スパニーボの森では、傷口を押さえ倒れ込む妖狐の姿があった。

【ラウドに苦しみを与えたのは我のせいだ……】

妖気はこの言葉を繰り返していた。

【ヤツを消す……ヤツらを消す……。我の前に立ち塞がる者は全て消す。感情を捨てよ。憎しみの感情すら邪魔になる】

妖狐は、次第に禍々しいオーラを発していく。

【……悪党は消すに限る】

妖狐はまるで自己催眠でもかけるかのように、‘消す'と言う言葉を呟き続ける。
次第に妖狐は過去の記憶を消し去っていく。

‘また殺すの?あなたがいなけ……’

ズアッ!

妖狐は空中に向かって真空を放った。
まるで少女の声を、心の中の存在をかき消すかのように。

気付くと妖狐は笑っていた。
冷たく、妖しく、妖艶な笑みを浮かべて。
夜も更け皆が寝静まった頃、妖狐は立ち上がり飛び立った。

リマでは、見張りの兵が国境に立っている。
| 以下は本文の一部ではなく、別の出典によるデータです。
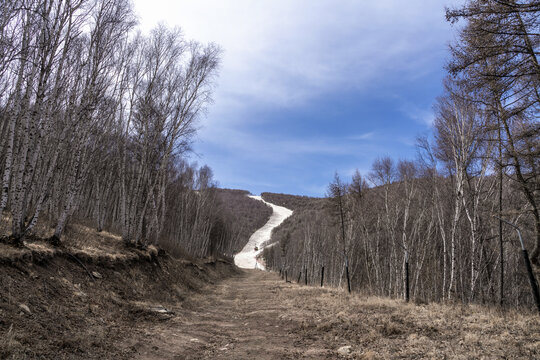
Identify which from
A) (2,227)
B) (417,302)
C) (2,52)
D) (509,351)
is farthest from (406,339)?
(2,52)

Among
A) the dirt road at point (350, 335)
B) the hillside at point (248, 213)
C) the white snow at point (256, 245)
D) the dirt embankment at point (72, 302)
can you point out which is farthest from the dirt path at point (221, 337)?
the hillside at point (248, 213)

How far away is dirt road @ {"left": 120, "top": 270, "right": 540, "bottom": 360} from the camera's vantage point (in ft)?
16.9

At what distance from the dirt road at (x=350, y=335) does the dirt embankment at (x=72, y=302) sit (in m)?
0.59

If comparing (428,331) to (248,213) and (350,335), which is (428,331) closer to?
(350,335)

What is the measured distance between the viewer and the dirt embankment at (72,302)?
4340 mm

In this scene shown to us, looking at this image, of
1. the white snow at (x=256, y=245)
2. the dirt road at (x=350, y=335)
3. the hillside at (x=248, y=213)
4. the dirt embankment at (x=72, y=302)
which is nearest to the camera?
the dirt embankment at (x=72, y=302)

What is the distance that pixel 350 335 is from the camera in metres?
6.52

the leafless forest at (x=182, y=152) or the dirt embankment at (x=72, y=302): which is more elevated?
the leafless forest at (x=182, y=152)

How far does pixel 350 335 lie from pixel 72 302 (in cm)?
628

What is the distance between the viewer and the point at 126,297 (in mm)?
8578

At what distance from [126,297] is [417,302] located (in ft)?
32.0

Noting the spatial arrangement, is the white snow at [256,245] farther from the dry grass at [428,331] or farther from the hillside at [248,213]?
the dry grass at [428,331]

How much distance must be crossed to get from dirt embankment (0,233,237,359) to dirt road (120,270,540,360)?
59cm

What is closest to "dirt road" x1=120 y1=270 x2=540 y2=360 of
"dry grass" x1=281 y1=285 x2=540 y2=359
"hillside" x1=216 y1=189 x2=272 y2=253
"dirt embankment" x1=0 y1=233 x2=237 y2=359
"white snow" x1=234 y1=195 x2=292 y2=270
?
"dry grass" x1=281 y1=285 x2=540 y2=359
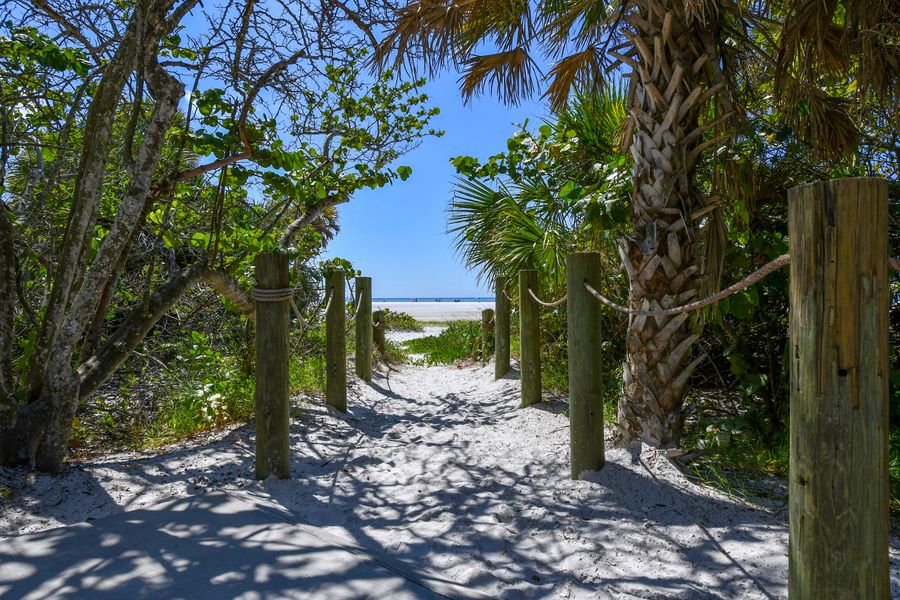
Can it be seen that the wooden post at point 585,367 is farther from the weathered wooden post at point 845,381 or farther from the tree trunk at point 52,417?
the tree trunk at point 52,417

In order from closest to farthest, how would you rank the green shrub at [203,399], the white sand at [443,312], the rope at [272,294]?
the rope at [272,294]
the green shrub at [203,399]
the white sand at [443,312]

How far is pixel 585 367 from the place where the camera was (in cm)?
335

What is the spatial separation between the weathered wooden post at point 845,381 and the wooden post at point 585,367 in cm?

まだ暑い時期にも関わらず、恐ろしい程の寒気が警護兵の全身を貫いた。

「な、なんだ!?う……体が…あぶぉ……」

警護兵は迫り来る‘空圧'に飲み込まれ、姿を消した。
禍々しい強大な魔力がリマの門を潜る。妖狐は真っ直ぐにギドラスの魔力へと歩を進めた。